Peter HENISCH (Archivbild)
Literatur

„Jahrhundertroman“: Die Sucht nach dem Buch

Dank eines Kunstgriffs lässt Peter Henisch Schriftsteller aus längst vergangenen Tagen wiederauferstehen. Ein Plädoyer für das Lesen.

Dieser Titel lässt aufhorchen: „Der Jahrhundertroman“, das kann zweierlei implizieren. Entweder will er andeuten, dass es sich um ein „Jahrhundertwerk“ handelt, das eine herausragende Stellung in der kontemporären Literatur einnimmt und für sich beansprucht, ganz oben zu rangieren, oder der Roman beschreibt die Zeitspanne eines Jahrhunderts. Zweiteres ist der Fall. Nicht Henisch legt den „Jahrhundertroman“ im Übrigen vor, sondern er macht ihn zu einem Projekt seines Protagonisten, eines älteren Herrn namens Roch. Der Gedanke, dass Roch so etwas wie das Alter Ego von Henisch ist, drängt sich auf, ist aber mit keinem Wort gesagt. Enthält nicht jedes literarische Werk auch viel Eigenes, Autobiografisches?

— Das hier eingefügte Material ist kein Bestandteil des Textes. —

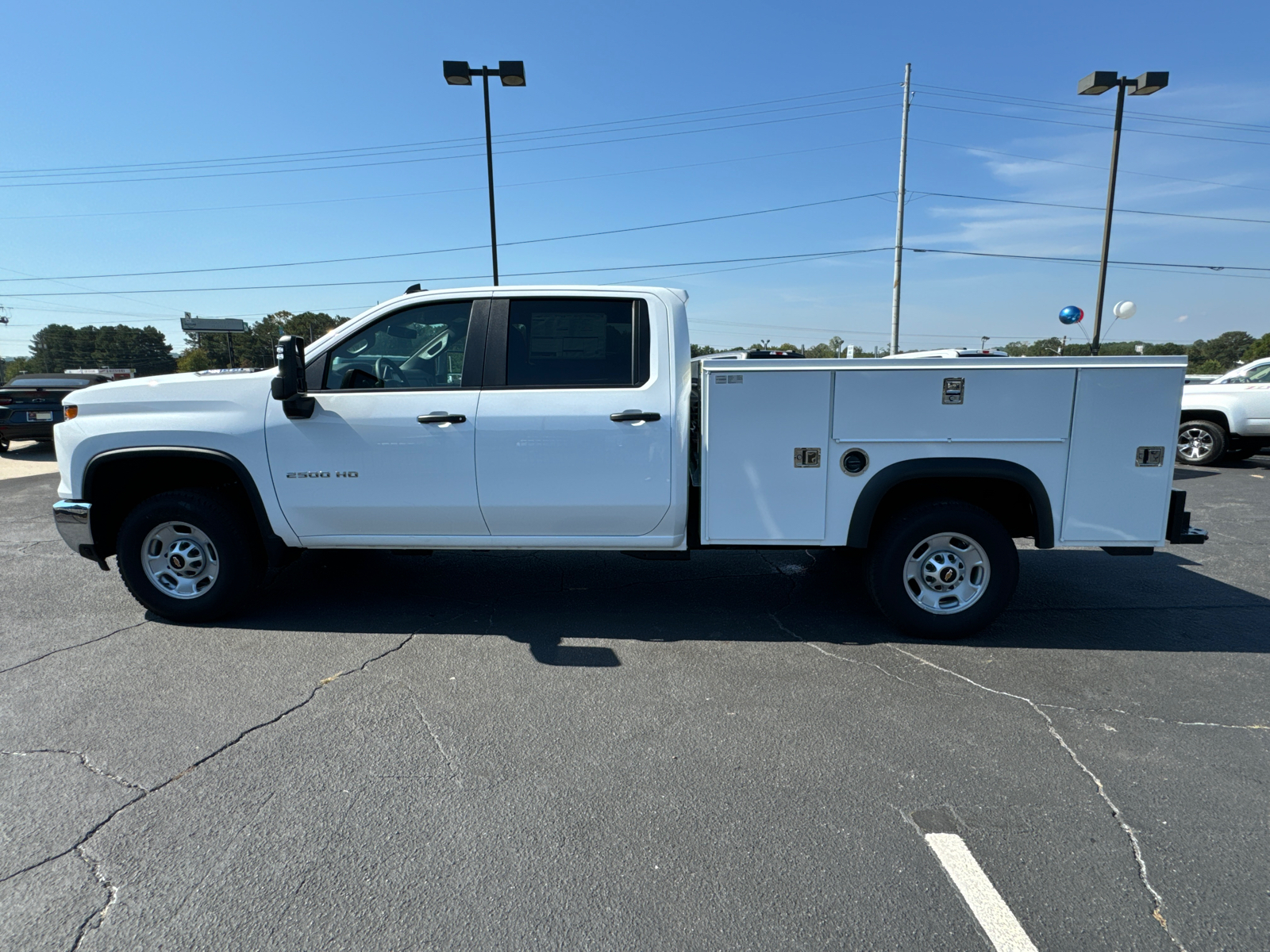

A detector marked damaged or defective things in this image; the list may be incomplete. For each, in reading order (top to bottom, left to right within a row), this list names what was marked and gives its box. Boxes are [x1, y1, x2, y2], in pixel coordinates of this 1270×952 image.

Es stellt sich zuerst die Frage nach dem Weshalb. Was hat Roch – Henisch? – dazu bewegt, ein solches Projekt, das von Natur aus nicht ganz unproblematisch ist – „Es gab auch Probleme, die, wie er betonte, im Wesen des Projekts lagen“ –, in Angriff zu nehmen? Immerhin habe es mehrere Anläufe gebraucht, und davon, dass Roch nun am Ziel angelangt sei, kann nicht die Rede sein. Die Antwort auf die oben gestellte Frage ist „Nostalgie“. Es ist die Sehnsucht nach einer verlorenen Ära, in der „Literatur noch etwas bedeutet hat“ und „die jungen Menschen literatursüchtig waren“, die ihn zu seinem Jahrhundertprojekt angetrieben hat. Diese goldenen Zeiten – das 20. Jahrhundert – seien nun vorbei. Jetzt lebe man in „Fast-Food-Zeiten“, in denen „ein Satz über mehr als zwei Zeilen, ein Satz mit mehr als bloß Satzgegenstand und Satzaussage“, die Menschen überfordere. In langen Sätzen zu sprechen oder gar zu schreiben sei heutzutage schon ein „Anachronismus“, resümiert Roch in einem der Gespräche Lisa gegenüber, jener jungen Frau, die ihn bei der Vollendung seines Projekts unterstützen soll.